[Opening THE INPUT section]

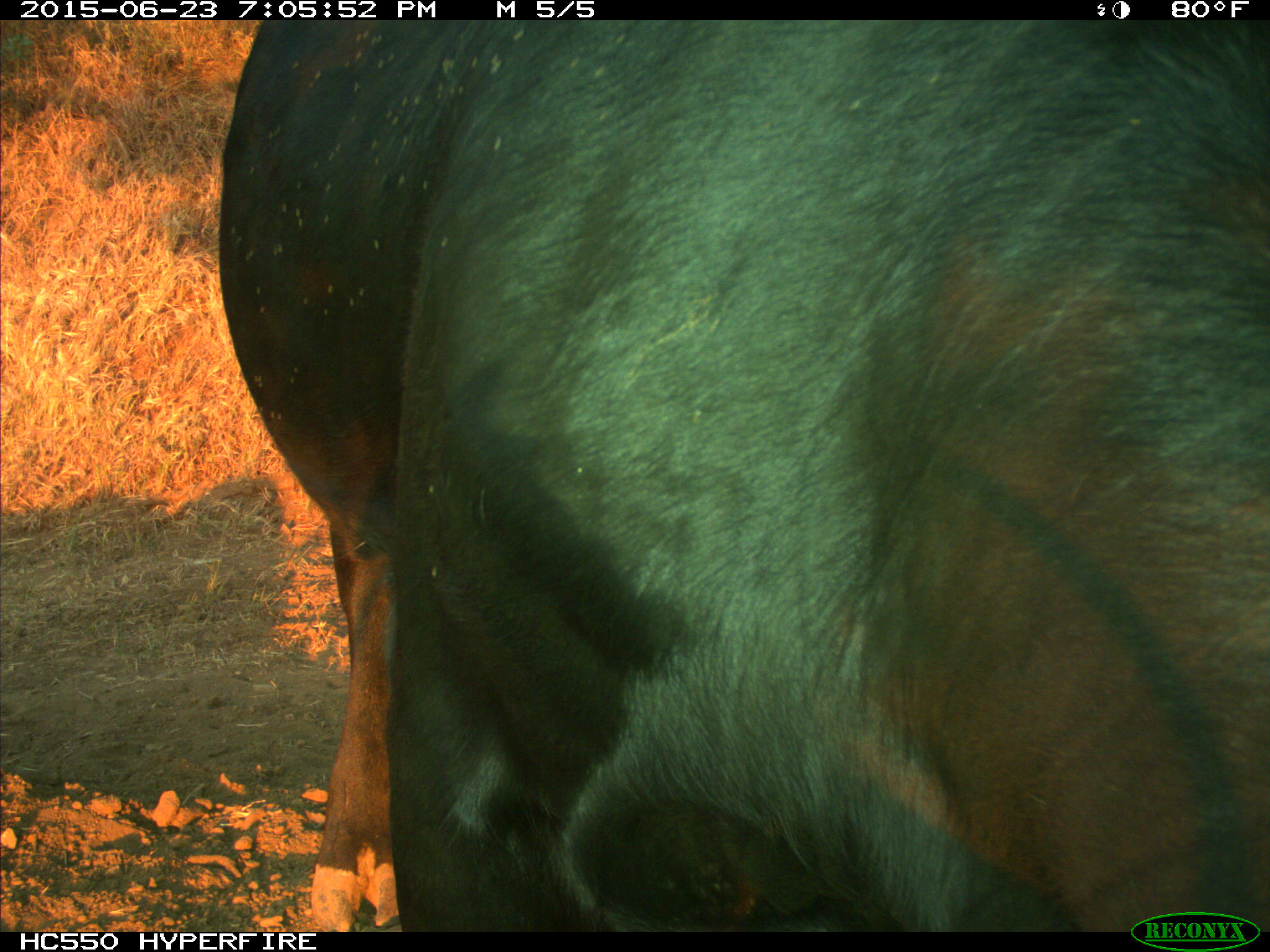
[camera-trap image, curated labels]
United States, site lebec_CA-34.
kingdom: Animalia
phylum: Chordata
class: Mammalia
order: Artiodactyla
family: Bovidae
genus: Bos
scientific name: Bos taurus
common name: domestic cow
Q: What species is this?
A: Bos taurus (domestic cow).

[Closing THE INPUT section]

* WHAT YOU ARE ASKED TO DO: Set down the whole listing word for word, omitting the pictures.

* EXERCISE SOLUTION:
[camera-trap image, curated labels]
United States, site lebec_CA-34.
kingdom: Animalia
phylum: Chordata
class: Mammalia
order: Artiodactyla
family: Bovidae
genus: Bos
scientific name: Bos taurus
common name: domestic cow
Q: What species is this?
A: Bos taurus (domestic cow).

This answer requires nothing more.